#### DATA SHOWN

»»

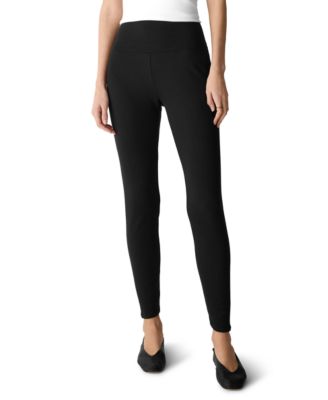 Women's Fleece-Lined High-Waisted Ankle Leggings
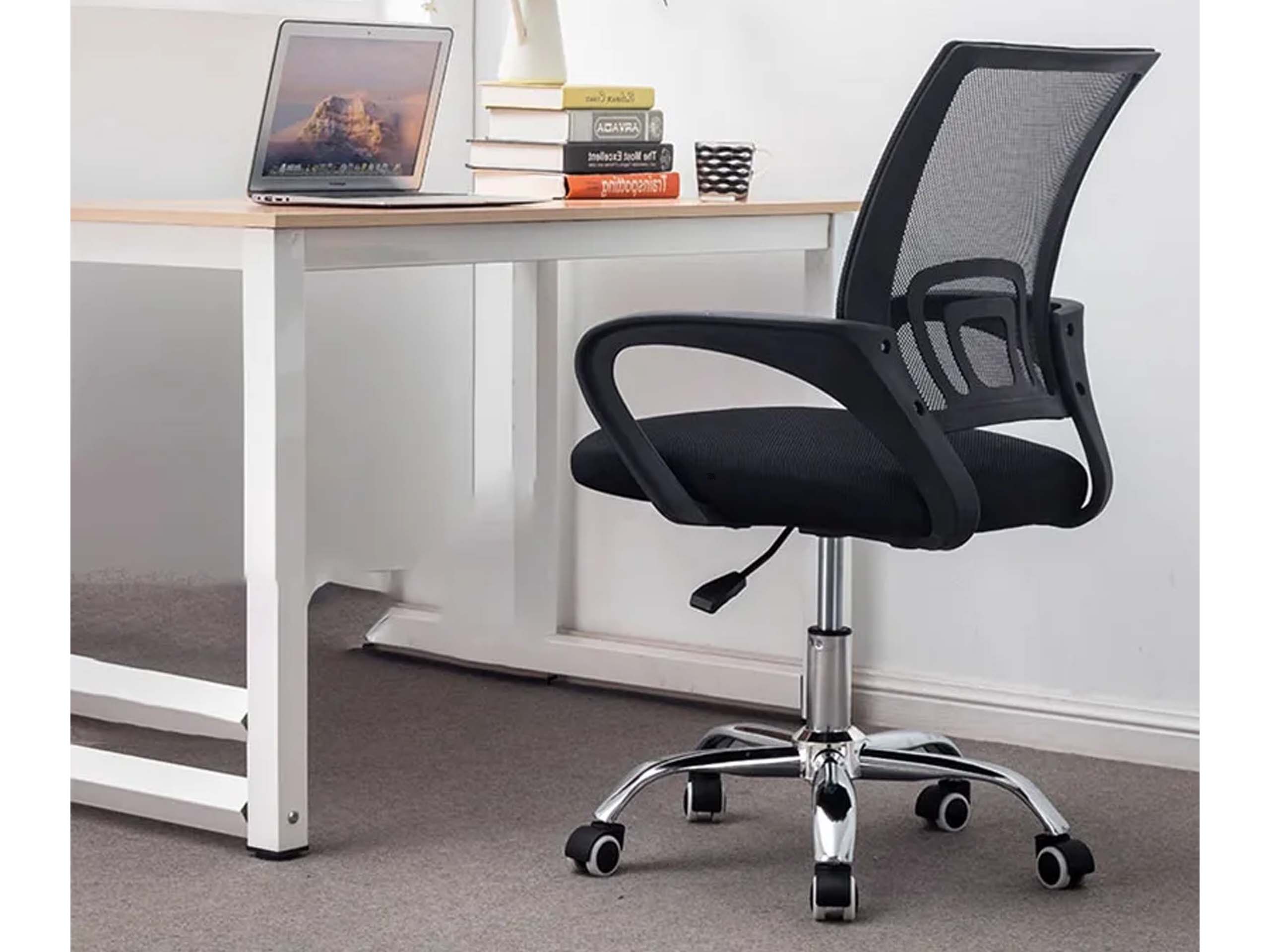 OFFICE CHAIR SWIVEL OFFICE CHAIR FOR COMPUTER MICRO MESH 150KG Furniture depth 48 cm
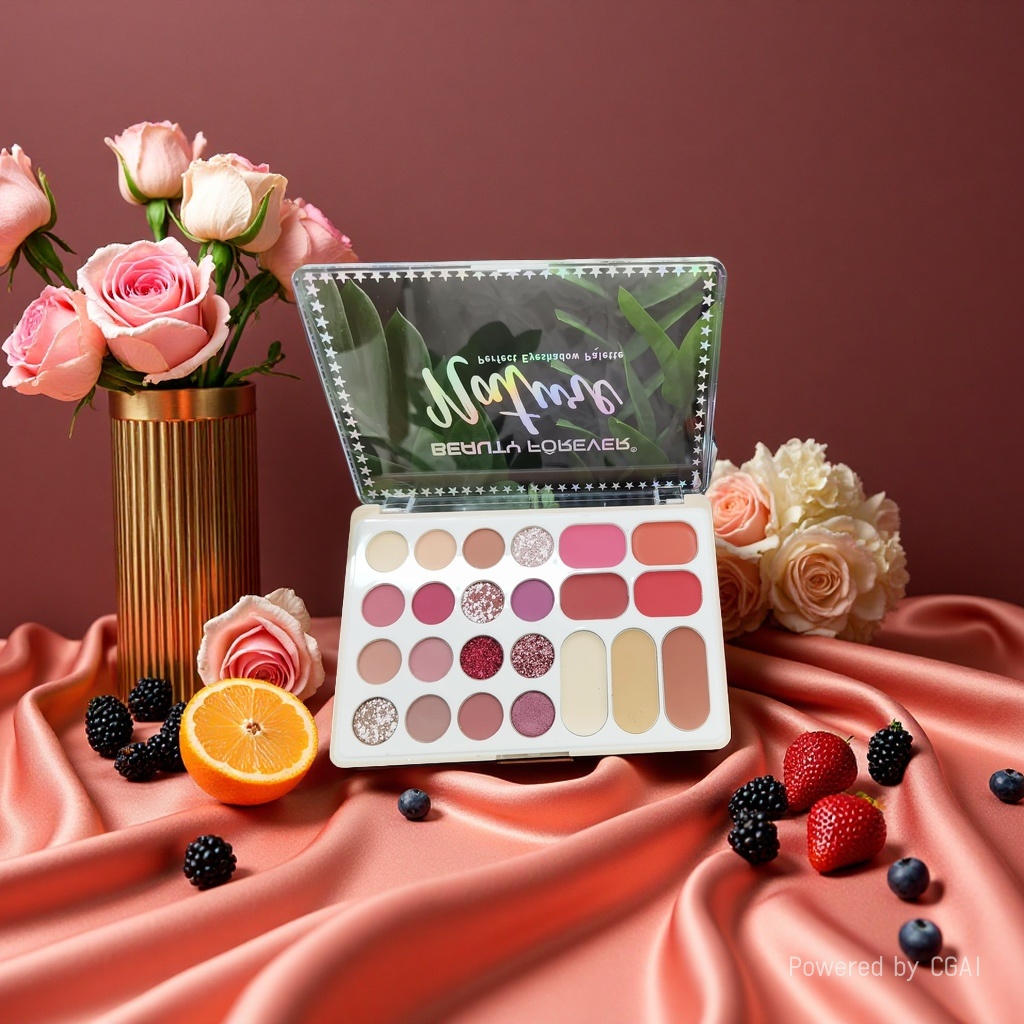 Eye shadow, lipstick, foundation cream details Picture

««

#### AIM OF THE TASK
A word-for-word reprint of the listing above is needed, minus the pictures.

#### COMPLETED EXERCISE
 Women's Fleece-Lined High-Waisted Ankle Leggings
 OFFICE CHAIR SWIVEL OFFICE CHAIR FOR COMPUTER MICRO MESH 150KG Furniture depth 48 cm
 Eye shadow, lipstick, foundation cream details Picture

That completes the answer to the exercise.